Padahal, sebagai konsumen, sumbangsih mereka sangat penting dalam mendorong terciptanya industri pariwisata yang semakin hijau.

Oleh karena itu, kolaborasi yang semakin kuat antara pelaku industri sangat dibutuhkan untuk menjawab tantangan yang ada dan menciptakan ruang agar semua pemangku kepentingan bisa ikut ambil bagian.

Pelaku industri pariwisata kini ditantang untuk semakin cerdas dalam menciptakan pengalaman wisata yang berkesan sekaligus berkelanjutan. Salah satu pemain yang sudah berpartisipasi adalah Bobobox.

Sebagai grup perhotelan yang mengoperasikan hotel kapsul dan kabin luar ruang di Indonesia, Bobobox secara konsisten menawarkan berbagai opsi ramah lingkungan, memungkinkan semua tamu untuk berpartisipasi melalui langkah-langkah sederhana yang berdampak.

Salah satu inovasi yang diluncurkan tahun lalu adalah fitur Carbon Offset Toggle. Dengan fitur ini, tamu dapat dengan mudah mengurangi jejak karbon mereka selama menginap hanya dengan mengaktifkan opsi ini di aplikasi Bobobox sebelum menyelesaikan pembayaran.

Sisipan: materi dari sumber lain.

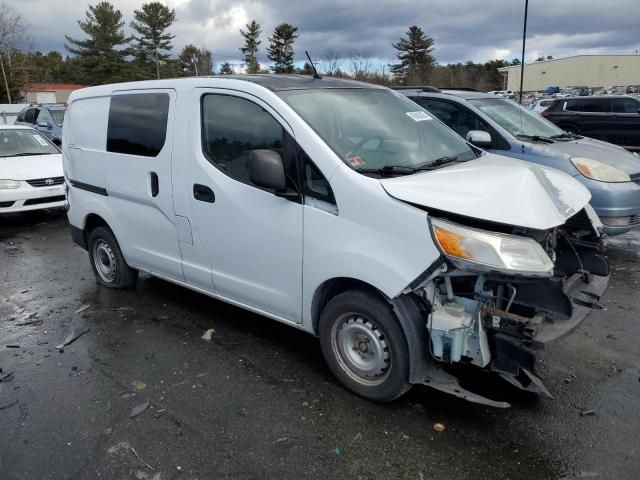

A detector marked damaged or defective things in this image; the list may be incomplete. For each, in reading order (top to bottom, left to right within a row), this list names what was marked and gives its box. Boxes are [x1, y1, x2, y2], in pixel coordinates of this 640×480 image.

crumpled hood [1, 155, 63, 181]
crumpled hood [378, 153, 592, 230]
crumpled hood [524, 136, 640, 175]
damaged front end of van [380, 156, 608, 406]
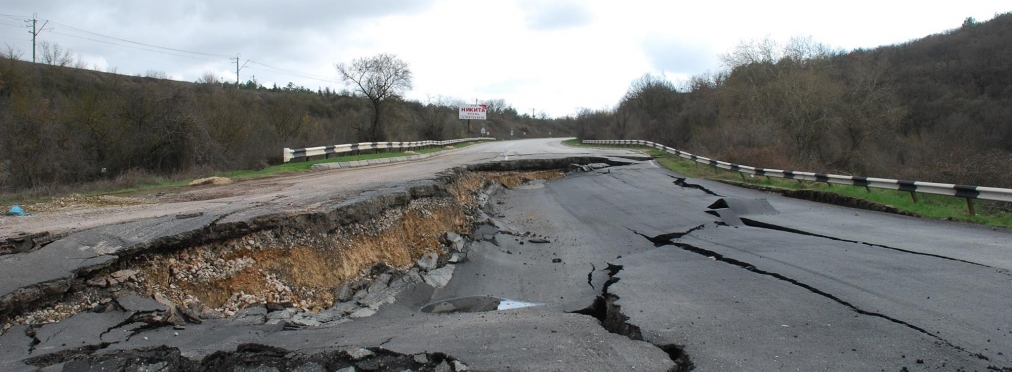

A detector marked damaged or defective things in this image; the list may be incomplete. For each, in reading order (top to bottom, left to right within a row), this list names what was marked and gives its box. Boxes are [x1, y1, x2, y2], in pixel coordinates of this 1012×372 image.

cracked asphalt road [1, 138, 1011, 369]
large crack in asphalt [570, 262, 696, 369]
deep fissure in pavement [570, 262, 696, 369]
large crack in asphalt [631, 223, 1003, 365]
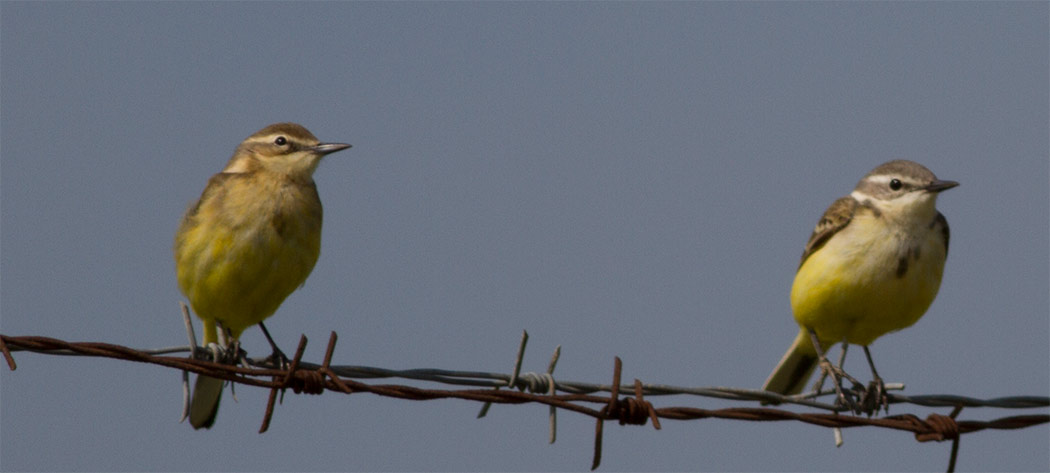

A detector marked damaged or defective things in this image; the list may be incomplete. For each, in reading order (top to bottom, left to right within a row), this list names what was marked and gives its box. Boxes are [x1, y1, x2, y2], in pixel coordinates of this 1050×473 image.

rusty wire strand [2, 332, 1050, 468]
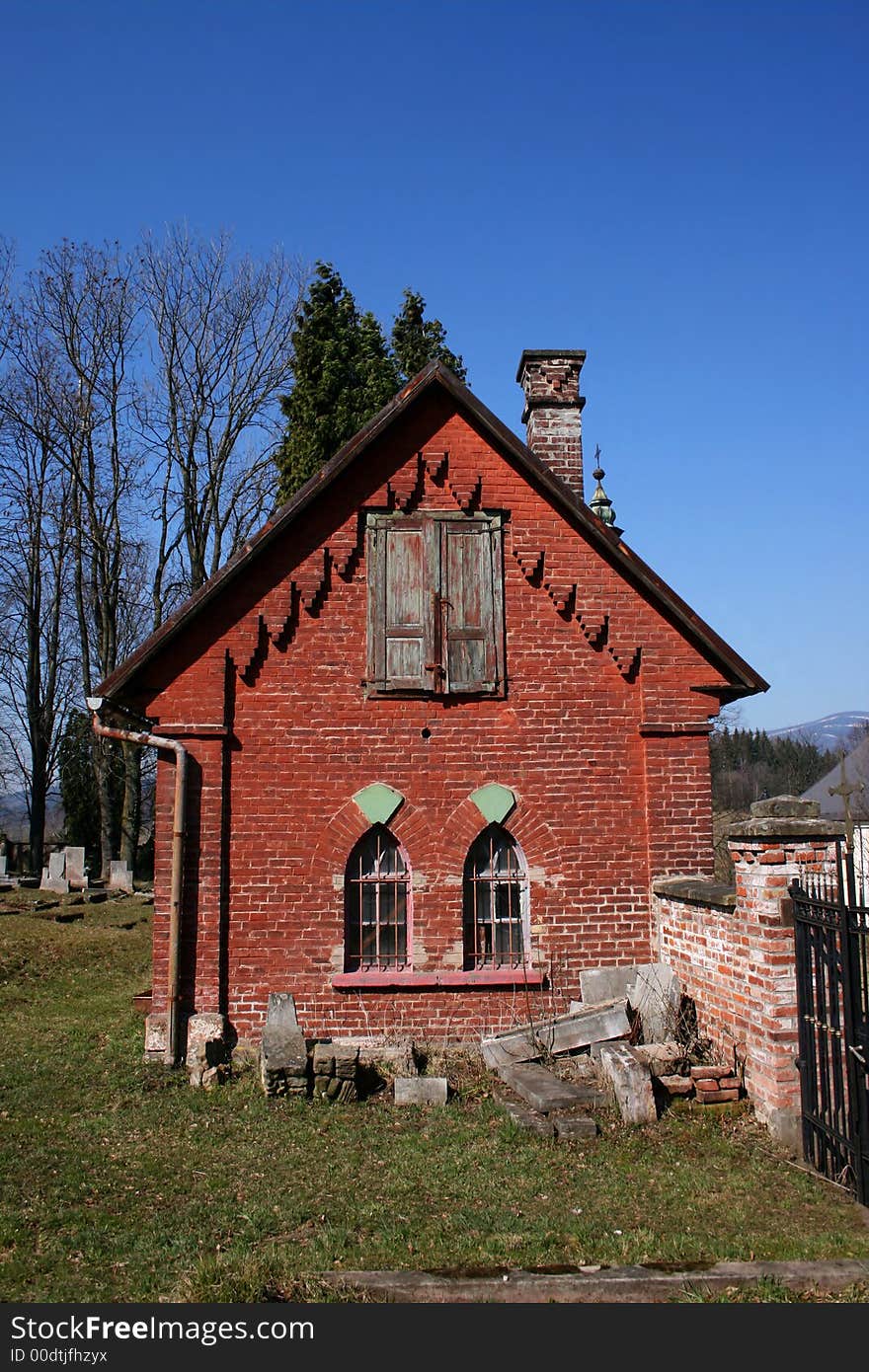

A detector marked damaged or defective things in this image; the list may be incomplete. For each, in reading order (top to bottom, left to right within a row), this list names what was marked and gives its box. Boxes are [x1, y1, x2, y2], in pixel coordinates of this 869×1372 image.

broken concrete block [576, 965, 637, 1010]
broken concrete block [625, 965, 680, 1036]
broken concrete block [480, 998, 631, 1070]
broken concrete block [392, 1075, 447, 1108]
broken concrete block [494, 1059, 603, 1113]
broken concrete block [595, 1042, 656, 1119]
broken concrete block [497, 1098, 551, 1141]
broken concrete block [554, 1108, 595, 1141]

Setiap kontribusi yang diberikan kemudian dikonversi menjadi kredit karbon untuk mendukung Lahendong Geothermal Project, yang berfokus pada pemanfaatan energi terbarukan dari panas bumi.

Transparansi dalam proses perhitungan emisi juga tidak kalah penting dalam membangun kepercayaan konsumen terhadap inisiatif yang dijalankan perusahaan.

Dengan menjelaskan bagaimana jejak karbon dihitung dan bagaimana hasil kontribusi dialokasikan, konsumen bisa jadi semakin paham akan nilai dari pilihan berkelanjutan yang mereka buat.

Setiap perjalanan, mulai dari penggunaan kendaraan berbahan bakar fosil hingga konsumsi listrik dan internet saat menginap, berkontribusi pada emisi karbon.

Bobobox, bekerja sama dengan Fairatmos, menghitung emisi dari setiap aktivitas ini secara rinci. Hasilnya, Bobopod menghasilkan sekitar 6,6 kg tCO2, dan Bobocabin sekitar 8,2 kg tCO2. Angka-angka ini kemudian menjadi dasar perhitungan kontribusi dalam fitur carbon offset mereka.

Setelah satu tahun diluncurkan, jumlah pengguna fitur Carbon Offset Toggle terus mengalami pertumbuhan. Saat ini, rata-rata tingkat adopsi fitur ini meningkat hingga 9% untuk keseluruhan produk.

Khususnya, konsumen yang menginap di Bobocabin menunjukkan kesadaran yang lebih tinggi terhadap perubahan iklim, dengan 18,2% penggunanya secara rutin melakukan offset emisi menggunakan fitur ini.

"Peningkatan ini menunjukkan bahwa semakin banyak tamu yang menyadari dampak lingkungan dari perjalanan mereka dan bersedia mengambil langkah nyata untuk berkontribusi. Banyak pelanggan setia kami yang juga menunjukkan ketertarikan pribadi dan kepekaan yang lebih terhadap isu iklim. Kami berharap pencapaian ini bisa menjadi inspirasi untuk pemain lain di sektor perhotelan, bahwa menyediakan alternatif produk berkelanjutan, jika diiringi dengan penyadaran berwisata secara bertanggung jawab, akan menghasilkan dampak yang sangat besar,” kata Satria Gundara, ESG Program Manager Bobobox.

Sebagai informasi, emisi yang dihindarkan melalui inisiatif ini dalam satu tahun setara dengan berkendara sejauh 369.216 km menggunakan kendaraan berbahan bakar bensin. Ini juga setara dengan hasil penyerapan karbon melalui penanaman sekitar 2.840 pohon selama 10 tahun.

Seiring meningkatnya kesadaran akan keberlanjutan, pelaku industri pariwisata diharapkan semakin aktif menyoroti berbagai inisiatif mereka yang ada.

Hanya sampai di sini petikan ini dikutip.